“I want to hear him laugh again,” she whispered to Autumn one afternoon. “When that happens, I think that’s when I’ll know he’s really on the mend.”

Autumn was thrilled to be beside him when that happened. It was a Saturday morning and they were reading their phones in their separate beds.

Marley moaned. “I’m hungry.”

“Want some breakfast?” she asked, sitting up.

“You’re pregnant,” he said.

“And? That doesn’t mean I’m suddenly incapable of making a cracking breakfast.”

Marley was watching her uneasily. She rolled her eyes, annoyed. She was sick of everyone treating her like a piece of crêpe paper.

“Do you want breakfast or not?” she said.

“Yes,” he said. She knew he wanted to ask her if she was sure, but he didn’t dare.

“What do you want?” she asked.

“Sausage sandwich, please. Brown sauce, plenty of it.”

“OK, coming right up.” She pulled on her dressing gown and headed to the kitchen.

She returned twenty minutes later with his sandwich and a cup of decaf coffee for each of them. Marley sat up in bed, dramatically licking his lips.

“There’s a condition to this sandwich,” she said, holding it over his head.

“I knew this was too good to be true,” Marley muttered. “Go on.”

“You need to give me the best bit.”

“The best bit?” He stared at her quizzically.

“The bit right in the middle,” she said. “The bit where the melty butter meets the perfect bite of sausage.
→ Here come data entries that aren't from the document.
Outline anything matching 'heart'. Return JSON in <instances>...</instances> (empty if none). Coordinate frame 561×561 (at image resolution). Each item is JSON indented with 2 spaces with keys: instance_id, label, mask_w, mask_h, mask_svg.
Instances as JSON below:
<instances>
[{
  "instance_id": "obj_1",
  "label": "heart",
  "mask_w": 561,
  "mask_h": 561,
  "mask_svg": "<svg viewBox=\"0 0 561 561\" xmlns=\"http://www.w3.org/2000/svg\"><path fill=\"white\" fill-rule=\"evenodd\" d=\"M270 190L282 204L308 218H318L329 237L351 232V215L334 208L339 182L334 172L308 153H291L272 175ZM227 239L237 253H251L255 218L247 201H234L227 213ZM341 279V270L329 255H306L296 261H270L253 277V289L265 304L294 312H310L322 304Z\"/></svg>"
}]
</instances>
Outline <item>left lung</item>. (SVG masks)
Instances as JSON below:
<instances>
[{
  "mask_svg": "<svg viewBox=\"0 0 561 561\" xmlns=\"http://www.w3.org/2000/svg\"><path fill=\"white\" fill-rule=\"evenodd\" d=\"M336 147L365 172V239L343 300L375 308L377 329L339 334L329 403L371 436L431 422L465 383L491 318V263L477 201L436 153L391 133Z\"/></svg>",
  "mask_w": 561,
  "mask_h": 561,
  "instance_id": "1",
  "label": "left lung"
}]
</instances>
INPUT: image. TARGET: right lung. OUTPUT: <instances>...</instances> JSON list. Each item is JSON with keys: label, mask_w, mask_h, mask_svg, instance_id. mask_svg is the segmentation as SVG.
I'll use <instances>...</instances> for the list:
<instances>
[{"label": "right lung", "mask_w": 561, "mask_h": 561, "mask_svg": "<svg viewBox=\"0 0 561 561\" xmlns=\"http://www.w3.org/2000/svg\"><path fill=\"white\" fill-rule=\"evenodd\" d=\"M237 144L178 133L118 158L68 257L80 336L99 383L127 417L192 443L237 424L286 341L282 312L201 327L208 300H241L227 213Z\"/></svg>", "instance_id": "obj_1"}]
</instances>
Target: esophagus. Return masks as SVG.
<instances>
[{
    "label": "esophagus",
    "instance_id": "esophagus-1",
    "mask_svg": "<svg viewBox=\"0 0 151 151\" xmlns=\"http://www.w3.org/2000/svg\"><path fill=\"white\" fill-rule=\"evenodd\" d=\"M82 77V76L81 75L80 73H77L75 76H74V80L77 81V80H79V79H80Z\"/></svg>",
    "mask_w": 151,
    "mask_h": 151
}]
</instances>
The bit with all the sauce and the softest bit of the bread. The bit everyone makes sausage sandwiches for. That bit.”

He gasped theatrically. “You can’t take my best bit. Why didn’t you make your own sandwich?”

“I can’t eat a whole one,” Autumn said. “I feel sick. I just want that bit. That one tiny little best bit.”

“But that’s the bit I want!”

“That’s my condition.” She held the sandwich higher. Marley sighed, the corners of his mouth curling into the start of a smile.

“Fine,” he said.

She handed him the plate and perched on the edge of his bed, watching him eating the crusty edges of the bread andwaiting, expectantly, for him to stuff the rest of it in his mouth before she could stop him, but he didn’t. He held the best bit out for her to take from his plate.

“Think very carefully about this . . .” he said. She grabbed it without a moment’s hesitation, jamming it into her mouth before he could say anything else. He stared, aghast, at the empty plate in his hand. She collapsed in a fit of giggles, chewing her way through a mouthful that was far bigger than she could swallow. In the end, her high spirits won him over. Once he started laughing, they found they couldn’t stop.

* * *

Throughout her pregnancy, Autumn and Marley spent all of their time together. He’d become fiercely protective of her. He wouldn’t tolerate anyone telling her off, asking for her help or doing anything she might not like. If they did, Marley would leap to her defence. He watched her constantly and never stopped asking if she felt OK. Nobody said anything about it. She expected they all believed he was doing the right thing by his brother’s baby. Autumn did sometimes wonder if it were more than that though. She suspected Marley thought the baby was his. One evening, six weeks or so before her due date, they were sitting on the porch with cups of tea and watching the sun set over the trees — their smoking and drinking days far behind them — and she’d dared to ask him how he was feeling about the paternity test.

“I don’t really want to think about it,” he said. “What’s the point? Whatever happens, the baby wins. If he’s Bowie’s, we don’t have to tell anyone about what happened and he gets to know his father was an absolutely amazing man. If he’s mine, he gets to have a living father. We’ll have to tell everyone what we did, but it’ll be worth it if he gets to have his dad.”

Autumn was ashamed to admit that she hadn’t thought about it like that. She’d always hoped her baby was Bowie’s, but if he were Marley’s, it would most certainly be better for him. Or her. Autumn had decided not to find out the baby’s gender, but somehow the Whittles had concluded she was having a boy. Now, Autumn too had defaulted to referring to her baby as he and him.

“You have to stop calling it a him,” she said. “What if it’s a girl?”